- _The problem_:
Output exactly the lines from the line with "From where the" through the end of the records below. Include nothing else.

(Spatial relation data)
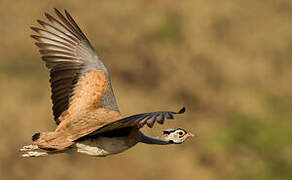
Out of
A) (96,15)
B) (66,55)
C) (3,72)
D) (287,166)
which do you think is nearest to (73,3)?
(96,15)

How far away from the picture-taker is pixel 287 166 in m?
21.0

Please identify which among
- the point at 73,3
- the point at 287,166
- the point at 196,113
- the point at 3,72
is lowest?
the point at 287,166

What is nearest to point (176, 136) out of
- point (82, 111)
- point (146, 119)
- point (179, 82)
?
point (82, 111)

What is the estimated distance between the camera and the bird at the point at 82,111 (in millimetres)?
11594

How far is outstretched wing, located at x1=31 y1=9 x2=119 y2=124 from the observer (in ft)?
42.4

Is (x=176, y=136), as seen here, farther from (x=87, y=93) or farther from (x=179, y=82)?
(x=179, y=82)

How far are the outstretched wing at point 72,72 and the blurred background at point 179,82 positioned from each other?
5.24 metres

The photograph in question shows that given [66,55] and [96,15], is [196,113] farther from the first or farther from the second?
[66,55]

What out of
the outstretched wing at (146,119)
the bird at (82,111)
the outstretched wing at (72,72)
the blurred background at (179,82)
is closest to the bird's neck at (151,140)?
the bird at (82,111)

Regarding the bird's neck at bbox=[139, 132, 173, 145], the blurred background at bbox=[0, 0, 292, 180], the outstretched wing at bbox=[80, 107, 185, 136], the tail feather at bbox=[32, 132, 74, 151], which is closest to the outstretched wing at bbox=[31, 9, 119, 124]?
the bird's neck at bbox=[139, 132, 173, 145]

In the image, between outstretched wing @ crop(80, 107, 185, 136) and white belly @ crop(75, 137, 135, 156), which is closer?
outstretched wing @ crop(80, 107, 185, 136)

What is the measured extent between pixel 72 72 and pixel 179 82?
30.0 ft

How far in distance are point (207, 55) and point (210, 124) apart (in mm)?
2089

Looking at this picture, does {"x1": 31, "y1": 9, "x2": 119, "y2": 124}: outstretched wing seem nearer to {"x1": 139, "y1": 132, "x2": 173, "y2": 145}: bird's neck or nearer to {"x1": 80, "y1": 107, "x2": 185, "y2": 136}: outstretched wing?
{"x1": 139, "y1": 132, "x2": 173, "y2": 145}: bird's neck
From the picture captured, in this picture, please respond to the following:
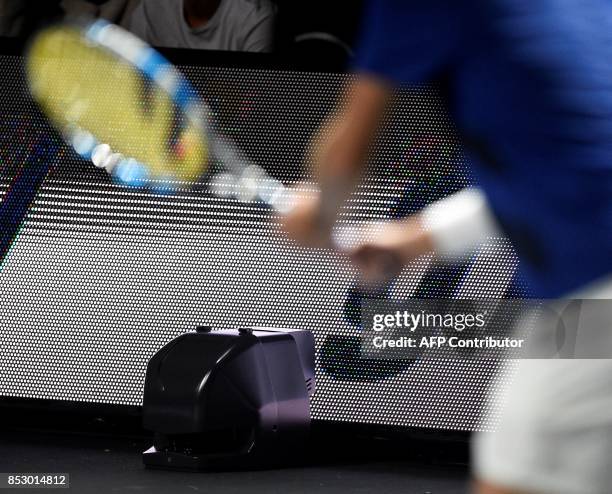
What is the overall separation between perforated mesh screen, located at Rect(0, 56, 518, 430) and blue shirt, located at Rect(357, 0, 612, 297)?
94.6 inches

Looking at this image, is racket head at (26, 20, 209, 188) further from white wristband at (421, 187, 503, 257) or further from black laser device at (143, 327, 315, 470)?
white wristband at (421, 187, 503, 257)

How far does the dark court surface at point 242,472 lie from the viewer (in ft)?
10.2

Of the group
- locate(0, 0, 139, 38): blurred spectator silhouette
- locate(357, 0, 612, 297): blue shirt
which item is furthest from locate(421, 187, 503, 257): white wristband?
locate(0, 0, 139, 38): blurred spectator silhouette

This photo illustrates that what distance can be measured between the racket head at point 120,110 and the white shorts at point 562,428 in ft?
7.89

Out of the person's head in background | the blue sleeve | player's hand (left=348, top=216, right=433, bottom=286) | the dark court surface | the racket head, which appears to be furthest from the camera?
the person's head in background

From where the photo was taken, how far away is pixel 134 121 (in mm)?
3566

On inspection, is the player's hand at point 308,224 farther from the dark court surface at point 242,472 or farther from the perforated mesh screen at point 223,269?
the perforated mesh screen at point 223,269

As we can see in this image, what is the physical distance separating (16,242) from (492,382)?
57.1 inches

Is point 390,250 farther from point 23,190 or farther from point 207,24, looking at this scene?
point 207,24

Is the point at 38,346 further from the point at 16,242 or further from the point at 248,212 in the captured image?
the point at 248,212

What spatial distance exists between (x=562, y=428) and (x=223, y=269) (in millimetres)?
2600

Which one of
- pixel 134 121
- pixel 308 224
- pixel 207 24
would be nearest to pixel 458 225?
pixel 308 224

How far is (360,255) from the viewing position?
46.1 inches

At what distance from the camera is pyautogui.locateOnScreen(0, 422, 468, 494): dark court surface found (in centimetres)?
312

- _Response to the exercise_:
From where the photo was taken, how far away is pixel 134 121 (in mm)?
3566

On inspection, is the player's hand at point 308,224 farther from the dark court surface at point 242,472 or farther from the perforated mesh screen at point 223,269?
the perforated mesh screen at point 223,269

As we can see in this image, what is the physical distance separating (16,242) from (492,382)?
57.1 inches

Is point 390,250 farther from point 23,190 or farther from point 207,24, looking at this scene?
point 207,24

Is the point at 38,346 further from the point at 16,242 or further from the point at 248,212 in the captured image?
the point at 248,212

What spatial distance exists between (x=562, y=428) and (x=223, y=269) (in millimetres)?
2600

Which one of
- pixel 134 121
- pixel 308 224
- pixel 207 24
would be nearest to pixel 458 225?
pixel 308 224

How far is (360,255) from the viewing position?
46.1 inches

At what distance from the camera is pyautogui.locateOnScreen(0, 422, 468, 494): dark court surface found (in centimetres)?
312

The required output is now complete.